— start of Provided records —

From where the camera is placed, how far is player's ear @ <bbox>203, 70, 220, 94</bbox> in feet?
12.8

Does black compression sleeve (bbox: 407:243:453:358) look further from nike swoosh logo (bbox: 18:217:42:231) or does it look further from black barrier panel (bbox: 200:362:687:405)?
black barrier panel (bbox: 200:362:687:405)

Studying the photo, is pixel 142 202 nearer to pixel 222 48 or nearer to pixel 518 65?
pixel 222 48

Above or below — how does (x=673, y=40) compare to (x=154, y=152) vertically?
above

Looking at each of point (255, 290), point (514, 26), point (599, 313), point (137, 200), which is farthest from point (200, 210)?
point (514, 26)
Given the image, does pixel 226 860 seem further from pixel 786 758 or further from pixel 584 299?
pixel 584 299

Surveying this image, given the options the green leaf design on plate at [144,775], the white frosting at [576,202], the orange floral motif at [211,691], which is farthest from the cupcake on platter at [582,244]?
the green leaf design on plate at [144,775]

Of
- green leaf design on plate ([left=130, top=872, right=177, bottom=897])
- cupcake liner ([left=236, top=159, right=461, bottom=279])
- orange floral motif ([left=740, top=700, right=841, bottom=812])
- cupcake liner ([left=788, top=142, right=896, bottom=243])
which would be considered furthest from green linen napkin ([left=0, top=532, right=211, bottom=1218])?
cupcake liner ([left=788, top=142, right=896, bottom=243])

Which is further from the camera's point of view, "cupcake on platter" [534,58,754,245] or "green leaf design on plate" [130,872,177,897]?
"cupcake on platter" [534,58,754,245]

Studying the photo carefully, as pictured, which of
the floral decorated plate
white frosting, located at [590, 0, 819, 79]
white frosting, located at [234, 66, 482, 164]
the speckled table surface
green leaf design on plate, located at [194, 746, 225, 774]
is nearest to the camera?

— end of Provided records —

Brief:
Return all of the records above, reproducing each line verbatim.

Reply:
From where the camera is placed, how far is player's ear @ <bbox>203, 70, 220, 94</bbox> in feet?
12.8

Does black compression sleeve (bbox: 407:243:453:358) look further from nike swoosh logo (bbox: 18:217:42:231) or does it look further from black barrier panel (bbox: 200:362:687:405)?
black barrier panel (bbox: 200:362:687:405)

Studying the photo, is pixel 142 202 nearer to pixel 222 48 or nearer to pixel 518 65?
pixel 222 48

Above or below — how does (x=673, y=40) compare to (x=154, y=152) vertically?
above

Looking at each of point (255, 290), point (514, 26), point (599, 313), point (137, 200), which is farthest from point (200, 210)?
point (514, 26)
Given the image, does pixel 226 860 seem further from pixel 786 758 or further from pixel 584 299?
pixel 584 299

Surveying this image, given the options the green leaf design on plate at [144,775], the white frosting at [576,202], the orange floral motif at [211,691], which is farthest from the cupcake on platter at [582,244]?
the green leaf design on plate at [144,775]

Of
- green leaf design on plate ([left=130, top=872, right=177, bottom=897])
- cupcake liner ([left=236, top=159, right=461, bottom=279])
- orange floral motif ([left=740, top=700, right=841, bottom=812])
- cupcake liner ([left=788, top=142, right=896, bottom=243])
which would be considered furthest from green linen napkin ([left=0, top=532, right=211, bottom=1218])?
cupcake liner ([left=788, top=142, right=896, bottom=243])

Which is further from the camera's point of view, "cupcake on platter" [534,58,754,245] or "green leaf design on plate" [130,872,177,897]?
"cupcake on platter" [534,58,754,245]

Studying the photo carefully, as pictured, which of
the floral decorated plate
white frosting, located at [590, 0, 819, 79]
white frosting, located at [234, 66, 482, 164]
the speckled table surface
green leaf design on plate, located at [194, 746, 225, 774]
is nearest to the camera?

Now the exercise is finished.